- _Enunciado_
Pode transcrever na íntegra, sem qualquer alteração, o texto sobre a preguiça que aparece abaixo?

Volto a ela neste agosto ronceiro que permite a alguns andar mais devagar. Siza refletia, serenamente, como a idade o fez "reformar-se" das férias agitadas que fazia com os amigos, e como já não vai à praia nem vai nadar porque... tem preguiça. Mas "a preguiça também são férias", concluiu.

Lembro-me, então, da Preguiça moldada em barro por Júlia Ramalho. A artesã de Barcelos deu forma a uma preguiça animalesca, áspera, que interpela e desconcerta - como, aliás, todo o figurado de Barcelos. Uma Preguiça de quatro braços, dois que seguram uma cria, dois que tapam os olhos, como que negando esse cuidar vital (um dos Sete Pecados Capitais em barro vidrado, que vale a pena visitar no Museu de Olaria, em Barcelos).

Procuro-a e olho-a, pensando na frase do Pritzker. E depois em algo que ouvi várias vezes durante parte da vida: não devemos fazer a vontade ao corpo. Muitas vezes queria andar mais devagar (ou mesmo não andar) e ouvia: não se deve fazer a vontade ao corpo. Ou seja, não se deve preguiçar. Podia ser verdade, à força de ser uma mentira repetida muitas vezes. Felizmente não é.

"A preguiça também são férias." Siza, magistral, desenhou outra das suas esculturas. A preguiça veste linho esvoaçante e deixa o vento despenteá-la.

Estas férias, enquanto boiávamos no oceano, a Alice disse: "Boiar é estar, tipo, só a existir." E preguiçar também pode ser estar, "tipo, só a existir". Será que conseguimos?

Entradas guardadas:
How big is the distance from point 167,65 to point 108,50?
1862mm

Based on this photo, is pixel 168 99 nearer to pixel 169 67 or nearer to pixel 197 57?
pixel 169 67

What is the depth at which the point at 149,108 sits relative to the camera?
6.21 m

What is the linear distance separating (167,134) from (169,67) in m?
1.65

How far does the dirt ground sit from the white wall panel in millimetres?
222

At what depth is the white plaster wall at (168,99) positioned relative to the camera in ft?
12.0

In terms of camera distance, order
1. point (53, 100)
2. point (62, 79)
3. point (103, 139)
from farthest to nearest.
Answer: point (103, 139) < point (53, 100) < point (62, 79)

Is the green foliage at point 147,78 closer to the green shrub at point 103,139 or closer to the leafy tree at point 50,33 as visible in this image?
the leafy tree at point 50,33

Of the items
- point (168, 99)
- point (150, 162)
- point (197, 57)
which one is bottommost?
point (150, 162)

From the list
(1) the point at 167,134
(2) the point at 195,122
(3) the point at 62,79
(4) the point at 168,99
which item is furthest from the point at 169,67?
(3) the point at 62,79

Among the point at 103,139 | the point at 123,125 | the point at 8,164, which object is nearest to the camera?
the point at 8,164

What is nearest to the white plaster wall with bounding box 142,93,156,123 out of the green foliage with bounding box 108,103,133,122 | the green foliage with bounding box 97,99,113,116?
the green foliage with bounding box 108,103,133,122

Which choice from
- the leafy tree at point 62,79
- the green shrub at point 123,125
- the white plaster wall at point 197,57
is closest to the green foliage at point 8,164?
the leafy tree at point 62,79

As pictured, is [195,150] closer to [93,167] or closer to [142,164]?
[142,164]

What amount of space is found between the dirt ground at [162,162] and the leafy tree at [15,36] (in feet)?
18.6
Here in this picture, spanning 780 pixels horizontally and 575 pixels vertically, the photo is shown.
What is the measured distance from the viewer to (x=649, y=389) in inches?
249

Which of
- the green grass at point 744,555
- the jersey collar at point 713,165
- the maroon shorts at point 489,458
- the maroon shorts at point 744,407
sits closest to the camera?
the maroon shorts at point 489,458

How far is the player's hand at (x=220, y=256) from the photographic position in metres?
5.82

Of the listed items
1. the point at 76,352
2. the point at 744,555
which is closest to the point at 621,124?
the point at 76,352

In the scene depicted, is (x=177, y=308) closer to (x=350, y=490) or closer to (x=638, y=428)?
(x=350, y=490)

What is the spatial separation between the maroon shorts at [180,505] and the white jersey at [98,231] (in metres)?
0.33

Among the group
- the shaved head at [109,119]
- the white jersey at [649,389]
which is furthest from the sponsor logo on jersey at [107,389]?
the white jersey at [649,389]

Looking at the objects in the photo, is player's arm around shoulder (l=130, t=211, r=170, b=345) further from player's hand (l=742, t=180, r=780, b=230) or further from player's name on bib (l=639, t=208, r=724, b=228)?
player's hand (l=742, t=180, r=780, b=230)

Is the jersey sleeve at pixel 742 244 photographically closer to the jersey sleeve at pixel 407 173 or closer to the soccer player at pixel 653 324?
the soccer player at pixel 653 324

- _Resultado do exercício_
Volto a ela neste agosto ronceiro que permite a alguns andar mais devagar. Siza refletia, serenamente, como a idade o fez "reformar-se" das férias agitadas que fazia com os amigos, e como já não vai à praia nem vai nadar porque... tem preguiça. Mas "a preguiça também são férias", concluiu.

Lembro-me, então, da Preguiça moldada em barro por Júlia Ramalho. A artesã de Barcelos deu forma a uma preguiça animalesca, áspera, que interpela e desconcerta - como, aliás, todo o figurado de Barcelos. Uma Preguiça de quatro braços, dois que seguram uma cria, dois que tapam os olhos, como que negando esse cuidar vital (um dos Sete Pecados Capitais em barro vidrado, que vale a pena visitar no Museu de Olaria, em Barcelos).

Procuro-a e olho-a, pensando na frase do Pritzker. E depois em algo que ouvi várias vezes durante parte da vida: não devemos fazer a vontade ao corpo. Muitas vezes queria andar mais devagar (ou mesmo não andar) e ouvia: não se deve fazer a vontade ao corpo. Ou seja, não se deve preguiçar. Podia ser verdade, à força de ser uma mentira repetida muitas vezes. Felizmente não é.

"A preguiça também são férias." Siza, magistral, desenhou outra das suas esculturas. A preguiça veste linho esvoaçante e deixa o vento despenteá-la.

Estas férias, enquanto boiávamos no oceano, a Alice disse: "Boiar é estar, tipo, só a existir." E preguiçar também pode ser estar, "tipo, só a existir". Será que conseguimos?